The besieged garrison dug in for a long campaign, with grim hopes that the navy would come to the rescue. Airstrikes continued almost daily, usually arriving about midday. The pilots and mechanics, lacking maintenance manuals, spare parts, and tools, did their best to keep their handful of Wildcats flying by cannibalizing parts from the wrecked planes at the airfield. From about ten each morning, four fighters patrolled the skies above the atoll. On the 10th, they shot down two enemy bombers, and the antiaircraft gunners put up plenty of flak that appeared to damage two more. But the twin-engine Mitsubishis dropped a bomb directly onto a Wilkes Island storage shed that held 125 tons of dynamite (used by the civilian engineers to dredge the lagoon’s sea-channel). The colossal blast dismounted one of the antiaircraft guns, destroyed a searchlight truck half a mile away, and detonated all of the marine ammunition (both 3- and 5-inch) within a quarter mile. Range-finding equipment for one of the shore batteries was destroyed. Casualties, surprisingly, were limited to one killed and four wounded, but the garrison was so small that it could hardly afford to lose a man.

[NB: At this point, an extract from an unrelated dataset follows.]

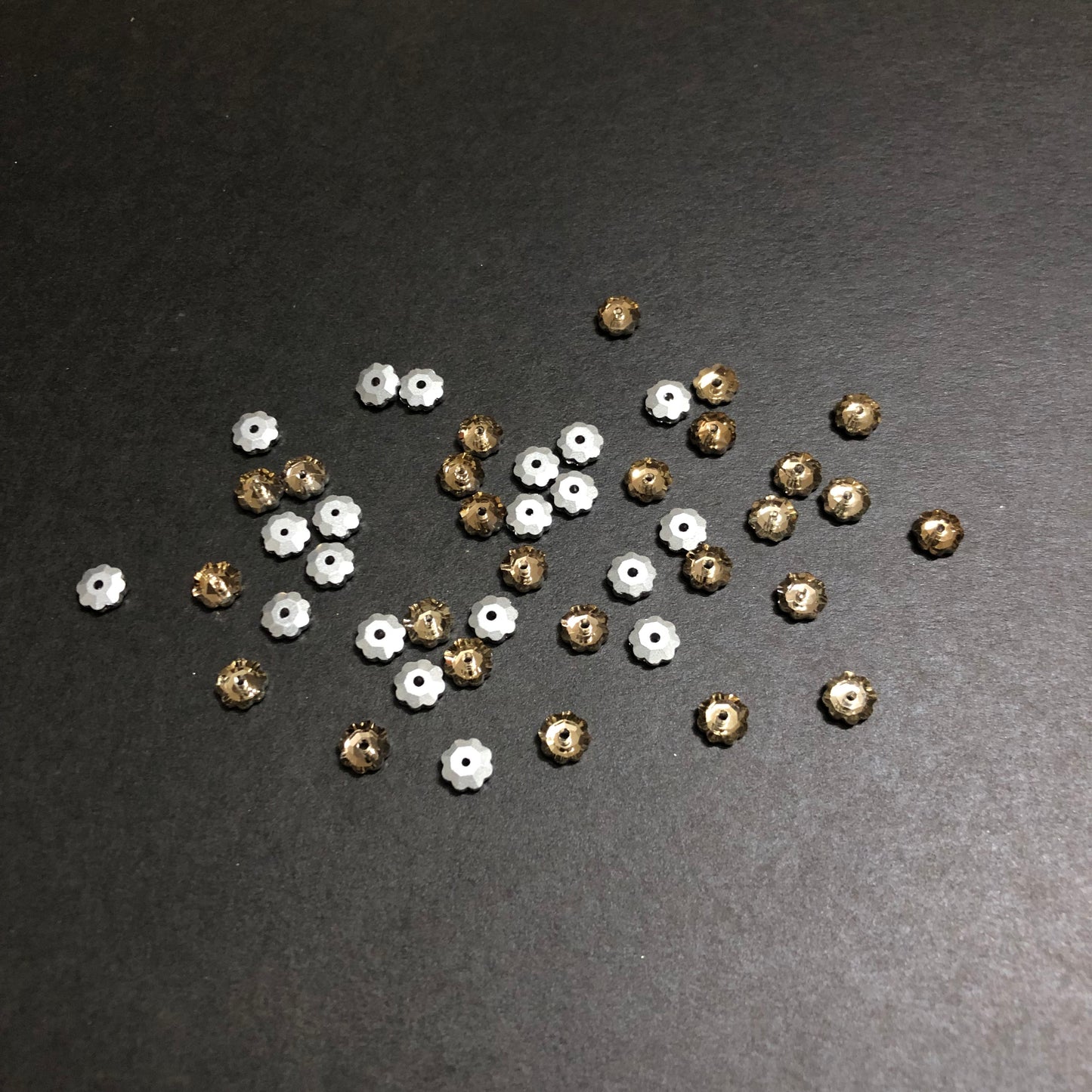 Shiny Allure Stones (6mm)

At three in the morning on December 11, marine lookouts detected faint silhouettes moving on the southern horizon. “They were like black ghosts slowly moving around out there on the ocean,” recalled Sergeant Charles Holmes. Studying them intently in the light of a half moon, the observers soon concluded they were a column of ships. Commander Cunningham was alerted. Some hoped that they might be friendly ships, a relief force from Pearl Harbor, and a few of the civilian contractors actually ran down to the beach with bags in hand, hoping to be among the first to be taken on board. Either Cunningham or the marine garrison commander, Major James Devereux, decided to keep the searchlights dark and hold fire until the ships had closed to within close range. (Both men claimed credit for the decision, leading to hard feelings after the war.) If the column included cruisers (as it did) their guns would probably be of larger caliber and longer range than Wake’s 5-inch shore guns. If so, the enemy could elect for a long-range artillery duel in which the Americans would be gravely disadvantaged. Devereux gave strict orders not to fire, but rather to “Stand quiet till I give the word to do anything.” As the ships advanced, anxiety grew among the marines: those suspenseful hours before dawn were harder on the nerves than actual combat. “We were scared to death,” Corporal Bernard Richardson later confessed. “We could see what was going to happen to us. We seemed to be surrounded . . . we could see that we were about to get it.”